A new study by Subba Reddy Oota and colleagues (arXiv:2605.19352) investigates how AI models' internal representations align with human brain activity during naturalistic gameplay. Using fMRI recordings from participants playing Atari-style video games, they compared vision-language models (VLMs) and large-action models (LAMs) against standard reinforcement learning (RL) baselines. Both VLM and LAM families significantly outperformed RL in voxel-wise encoding performance, even when feature dimensionality was matched. The researchers used action-focused and reasoning-focused prompts to probe how each model represents the task.

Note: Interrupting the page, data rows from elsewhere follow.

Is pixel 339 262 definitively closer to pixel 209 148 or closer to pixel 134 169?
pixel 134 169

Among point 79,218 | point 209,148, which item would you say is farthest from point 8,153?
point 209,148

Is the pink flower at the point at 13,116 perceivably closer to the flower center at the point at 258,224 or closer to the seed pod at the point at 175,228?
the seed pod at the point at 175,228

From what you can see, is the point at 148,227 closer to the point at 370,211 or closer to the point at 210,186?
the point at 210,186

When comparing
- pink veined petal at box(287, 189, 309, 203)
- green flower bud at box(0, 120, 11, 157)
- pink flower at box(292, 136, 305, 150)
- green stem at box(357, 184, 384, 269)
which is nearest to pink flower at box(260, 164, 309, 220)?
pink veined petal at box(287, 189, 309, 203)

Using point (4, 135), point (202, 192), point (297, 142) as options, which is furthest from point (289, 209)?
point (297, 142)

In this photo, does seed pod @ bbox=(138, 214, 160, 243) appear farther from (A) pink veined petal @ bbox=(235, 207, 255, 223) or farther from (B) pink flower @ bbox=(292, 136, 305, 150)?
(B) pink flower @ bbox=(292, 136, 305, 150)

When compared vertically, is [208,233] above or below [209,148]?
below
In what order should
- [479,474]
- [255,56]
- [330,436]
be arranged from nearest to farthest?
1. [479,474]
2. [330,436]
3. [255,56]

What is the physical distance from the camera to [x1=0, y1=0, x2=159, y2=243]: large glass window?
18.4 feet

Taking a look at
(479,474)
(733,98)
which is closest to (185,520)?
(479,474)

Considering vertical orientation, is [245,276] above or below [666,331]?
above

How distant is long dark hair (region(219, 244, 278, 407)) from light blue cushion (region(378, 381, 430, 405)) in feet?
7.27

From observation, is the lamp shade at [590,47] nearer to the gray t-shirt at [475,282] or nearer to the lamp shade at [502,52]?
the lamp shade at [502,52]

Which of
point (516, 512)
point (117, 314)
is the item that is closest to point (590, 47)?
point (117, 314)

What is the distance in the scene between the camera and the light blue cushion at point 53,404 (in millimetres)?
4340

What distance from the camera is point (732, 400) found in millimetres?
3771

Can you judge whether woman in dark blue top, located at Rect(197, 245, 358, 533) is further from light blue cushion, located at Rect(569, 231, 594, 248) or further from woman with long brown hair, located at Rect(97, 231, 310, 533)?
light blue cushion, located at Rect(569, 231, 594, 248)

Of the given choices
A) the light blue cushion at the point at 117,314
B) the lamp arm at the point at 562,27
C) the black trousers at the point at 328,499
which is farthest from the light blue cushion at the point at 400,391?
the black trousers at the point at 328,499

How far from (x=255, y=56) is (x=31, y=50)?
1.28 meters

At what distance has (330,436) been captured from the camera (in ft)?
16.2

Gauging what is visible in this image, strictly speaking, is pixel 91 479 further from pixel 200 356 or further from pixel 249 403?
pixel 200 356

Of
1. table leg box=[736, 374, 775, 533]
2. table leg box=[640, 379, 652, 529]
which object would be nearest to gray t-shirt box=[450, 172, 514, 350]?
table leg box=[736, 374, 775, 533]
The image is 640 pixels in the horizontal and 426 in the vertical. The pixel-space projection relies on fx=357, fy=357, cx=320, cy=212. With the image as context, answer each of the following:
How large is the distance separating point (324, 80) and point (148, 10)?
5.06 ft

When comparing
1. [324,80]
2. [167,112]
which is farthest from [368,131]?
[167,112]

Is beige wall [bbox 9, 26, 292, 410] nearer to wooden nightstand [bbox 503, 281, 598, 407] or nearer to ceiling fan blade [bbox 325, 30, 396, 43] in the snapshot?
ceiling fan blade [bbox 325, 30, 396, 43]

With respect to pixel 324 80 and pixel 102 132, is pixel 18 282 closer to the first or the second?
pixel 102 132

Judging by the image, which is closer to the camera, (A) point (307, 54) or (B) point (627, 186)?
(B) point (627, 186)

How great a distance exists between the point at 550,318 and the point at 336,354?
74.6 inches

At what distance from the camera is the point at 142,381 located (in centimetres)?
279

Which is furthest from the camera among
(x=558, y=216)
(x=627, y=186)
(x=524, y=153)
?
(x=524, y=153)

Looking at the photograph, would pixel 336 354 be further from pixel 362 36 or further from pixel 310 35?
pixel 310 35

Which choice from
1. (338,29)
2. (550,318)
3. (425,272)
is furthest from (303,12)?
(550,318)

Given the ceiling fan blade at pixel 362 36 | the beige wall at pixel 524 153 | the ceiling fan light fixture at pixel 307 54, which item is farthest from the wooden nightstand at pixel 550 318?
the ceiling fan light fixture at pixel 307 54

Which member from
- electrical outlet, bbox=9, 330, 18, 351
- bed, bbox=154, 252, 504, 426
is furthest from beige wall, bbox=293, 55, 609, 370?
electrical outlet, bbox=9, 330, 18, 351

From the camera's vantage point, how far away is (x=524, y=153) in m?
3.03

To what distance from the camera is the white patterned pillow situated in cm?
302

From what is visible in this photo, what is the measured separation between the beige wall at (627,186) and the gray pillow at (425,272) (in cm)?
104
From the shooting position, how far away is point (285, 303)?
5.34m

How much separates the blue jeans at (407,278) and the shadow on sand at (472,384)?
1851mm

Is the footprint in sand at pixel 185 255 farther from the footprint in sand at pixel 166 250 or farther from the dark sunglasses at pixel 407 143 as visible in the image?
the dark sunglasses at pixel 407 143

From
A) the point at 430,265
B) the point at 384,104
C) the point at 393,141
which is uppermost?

Critical differences emerged in how prompts affected brain alignment. Gains scaled with the cortical processing hierarchy: frontal-parietal and motor-planning regions improved the most, while early visual cortex saw roughly half that improvement. Variance partitioning revealed a fundamental organizational divergence: VLMs were prompt-symmetric (12.5% unique action vs. 13.6% unique reasoning), whereas LAMs were prompt-asymmetric (27% unique action vs. -5% unique reasoning), with the asymmetry strongest in frontal-motor cortex. These results demonstrate that action-specialized fine-tuning reorganizes multimodal representations toward action-relevant neural computations, even when whole-brain prediction accuracy is equivalent. The work bridges neuroscience and AI, offering insights into how models learn to plan and act.
- VLMs and LAMs outperform RL baselines in voxel-wise brain encoding during gameplay, even with matched feature dimensionality.
- Prompt-driven gains scale with cortical hierarchy – largest in frontal-parietal/motor regions, half as much in early visual cortex.
- Variance partitioning shows VLM prompt-symmetric (12.5% vs 13.6%), LAM prompt-asymmetric (27% vs -5%), especially in frontal-motor cortex.
Why It Matters
Shows how AI models' reasoning and action representations map to human brain activity, advancing interpretability and neuro-AI alignment.